Maybe I just never “got” car culture. Born and raised on the outskirts of New York City, cars were always that thing that ran over my friend’s bike and interrupted our games of stickball. (Wait a minute, how old am I?) Public transit was the way to be. I always assumed middle America loved cars because they didn’t have the endless activity of New York and craved a way out. This theory conveniently explained away NASCAR culture as well.
Then I played Burnout Paradise. Released in 2008, Paradise romanticized the absurdity of motor vehicles. All of the grossly irresponsible things drivers should never ever do were suddenly the whole point of the game: Leap off the edge of a bridge! Push other cars off the road! Do a barrel roll! Driving wasn’t the fun part; everything else was the fun part. The developer, Criterion Games, works under the philosophy that “not playing the game is the game”—in other words, it’s the extracurriculars and not the compulsories that make the experience—a belief that resonated with fans of Paradise and carries on in this year’s Need For Speed: Most Wanted.
In Most Wanted, you control a nameless, faceless driver as you compete to be the most reckless speed-freak motorist in town, climbing to the top of local law enforcement’s most-wanted list. Like any good rebel, the driver in Most Wanted doesn’t play by other people’s rules, man. The loosely organized set of street races can be tackled in any order the driver chooses, new cars are collected by simply driving up to them on the side of the road and hopping in, and climbing up the leaderboard can be as simple as smashing a few billboards or outrunning Johnny Law.

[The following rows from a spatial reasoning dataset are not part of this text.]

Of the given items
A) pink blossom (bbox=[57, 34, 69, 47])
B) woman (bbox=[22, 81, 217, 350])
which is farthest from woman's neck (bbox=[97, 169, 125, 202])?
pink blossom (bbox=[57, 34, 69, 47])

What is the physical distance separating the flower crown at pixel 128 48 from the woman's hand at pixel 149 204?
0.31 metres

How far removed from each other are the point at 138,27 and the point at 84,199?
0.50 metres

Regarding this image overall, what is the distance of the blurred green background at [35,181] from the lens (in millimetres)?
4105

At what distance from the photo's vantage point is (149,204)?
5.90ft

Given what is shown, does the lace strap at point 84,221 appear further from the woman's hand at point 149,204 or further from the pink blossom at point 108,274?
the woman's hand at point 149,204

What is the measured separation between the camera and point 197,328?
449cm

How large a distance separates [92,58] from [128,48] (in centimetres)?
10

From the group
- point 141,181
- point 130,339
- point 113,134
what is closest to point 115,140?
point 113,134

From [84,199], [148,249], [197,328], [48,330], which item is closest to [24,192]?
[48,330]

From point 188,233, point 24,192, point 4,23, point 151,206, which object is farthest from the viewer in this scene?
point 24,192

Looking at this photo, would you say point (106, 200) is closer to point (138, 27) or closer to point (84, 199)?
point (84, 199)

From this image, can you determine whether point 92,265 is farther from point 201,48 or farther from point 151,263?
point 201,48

“What happens next is up to you,” the flirty narrator suggests after you’ve learned the basics. This wanton disregard for convention is a refreshing glass of lemonade in the unsweetened tea factory that is racing simulators. Most Wanted wants you to explore and forge your own adventure. Make your own memories. The only thing holding that noble ambition back is that the game seems to go out of its way to be unmemorable.

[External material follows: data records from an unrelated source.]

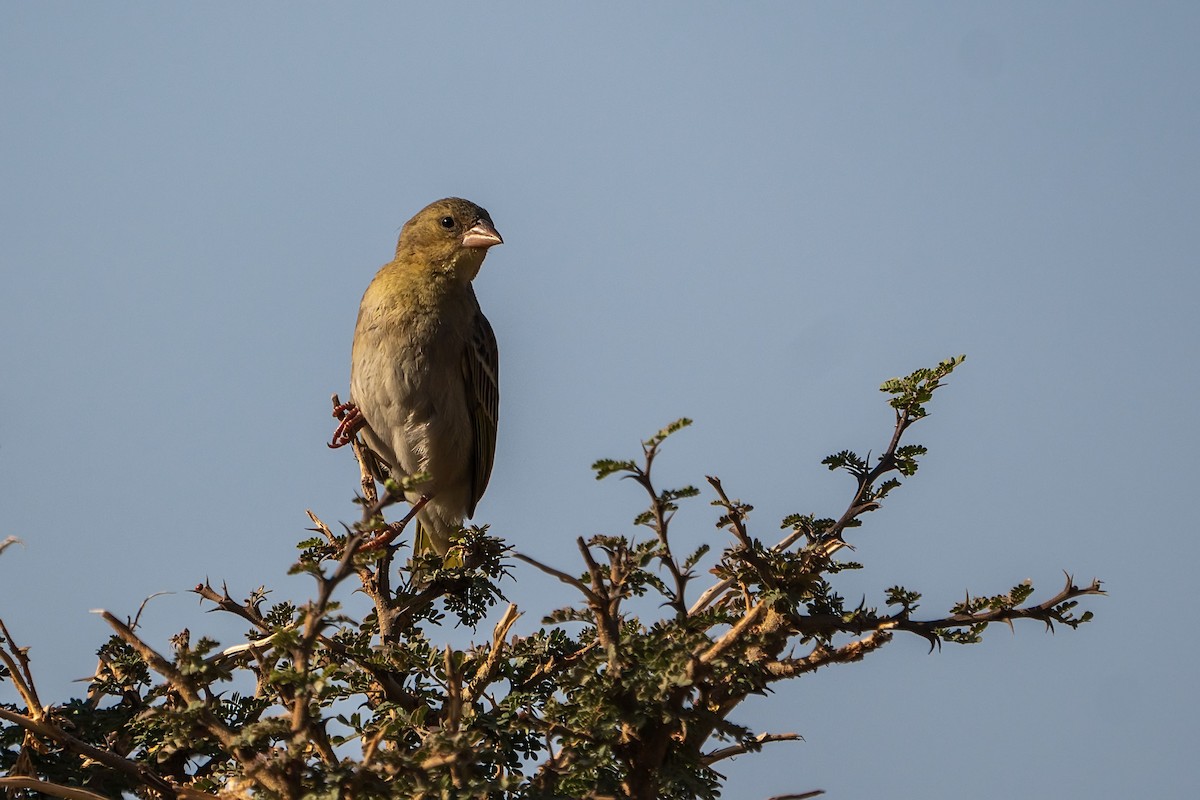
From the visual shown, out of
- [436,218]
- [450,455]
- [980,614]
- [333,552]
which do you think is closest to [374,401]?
[450,455]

Fairhaven City is a confusing stretch of intersections and steel towers that look largely the same, with nary a landmark to leave a lasting impression. Highways feel like they go on forever without any surprise, and back alleys redirect to the main road almost as soon as they begin. There’s never the opportunity to sit back and reflect on the time you crashed through the billboard above that coffee shop because, well, where the heck was that coffee shop again? Every mile of Burnout Paradise felt alive, from the winding roads of the countryside to the straightaways of the naval yard, and Fairhaven City feels claustrophobic by comparison. Oh right, wanting to get out of a town with nothing to offer—there’s that motivation for car culture again.

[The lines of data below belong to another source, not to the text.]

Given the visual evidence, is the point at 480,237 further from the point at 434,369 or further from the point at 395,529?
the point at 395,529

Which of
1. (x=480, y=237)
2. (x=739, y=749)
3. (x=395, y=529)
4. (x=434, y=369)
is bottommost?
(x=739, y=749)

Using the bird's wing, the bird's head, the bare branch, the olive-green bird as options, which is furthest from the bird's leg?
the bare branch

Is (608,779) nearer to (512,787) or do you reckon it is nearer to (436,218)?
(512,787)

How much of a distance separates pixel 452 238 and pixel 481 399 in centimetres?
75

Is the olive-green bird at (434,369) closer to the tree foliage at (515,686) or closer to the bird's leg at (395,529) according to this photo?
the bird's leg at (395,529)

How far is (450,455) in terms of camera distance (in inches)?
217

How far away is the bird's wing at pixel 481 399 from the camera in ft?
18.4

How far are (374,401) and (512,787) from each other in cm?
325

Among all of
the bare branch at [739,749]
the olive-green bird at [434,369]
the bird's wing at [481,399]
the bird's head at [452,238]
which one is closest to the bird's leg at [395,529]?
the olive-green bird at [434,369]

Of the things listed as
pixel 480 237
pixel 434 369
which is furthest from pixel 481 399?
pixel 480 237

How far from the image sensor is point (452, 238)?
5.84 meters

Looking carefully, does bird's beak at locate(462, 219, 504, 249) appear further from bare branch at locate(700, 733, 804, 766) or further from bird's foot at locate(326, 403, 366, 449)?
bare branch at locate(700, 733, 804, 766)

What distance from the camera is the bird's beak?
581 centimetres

Aesthetically, Most Wanted plays by the latest edition of the modernism textbook. Everything is slick chrome gradients and stark white text set in Gotham, the typeface used since 2005 by businesses that want to say “we’re serious” and “we’re hip, we’re with it!” at the same time. (See MSNBC, the Criterion Collection, Chip Kidd’s cover to the American edition of 1Q84, everything Martha Stewart, and even our own beloved Disqus commenting system.) Everything is pleasant, but nobody will ever see this design and think “Oh yes, that reminds me of that time in Need For Speed: Most Wanted…” because it looks and acts like every car commercial in recent history. Drop7 had a more distinctive presentation, and that was just muted colored balls on a grey screen.
The lack of personality is a shame, because Most Wanted is a game that promises more each time you come back, with challenges from your friends continuously streaming in. Sure, there are the races, but playing through those is monotonous enough the first time. There’s no room for experimentation in these events. You just go really flippin’ fast. No, no, the good stuff is everything else: blasting faster past speed cameras, flying farther over gaps in bridges, and generally being a sillier and more unrealistic racer than your friends. But without any distinct identity, these pieces don’t cohere into anything more lasting—instead, it feels like just another car game.
Most Wanted demonstrates perfectly Criterion’s belief that “not playing the game is the game.” Dicking around town, smashing billboards willy-nilly and doing doughnuts is a heck of a lot more fun than progressing through the repetitive slog of races that make up “the game.” It’s the high-definition equivalent of a child laughing as they imagine that the cardboard box is a spaceship while the expensive toy that lived inside sits languished and unloved in the corner. You’re glad the kid is happy, but you know they could have gotten that same cheap thrill from any other box.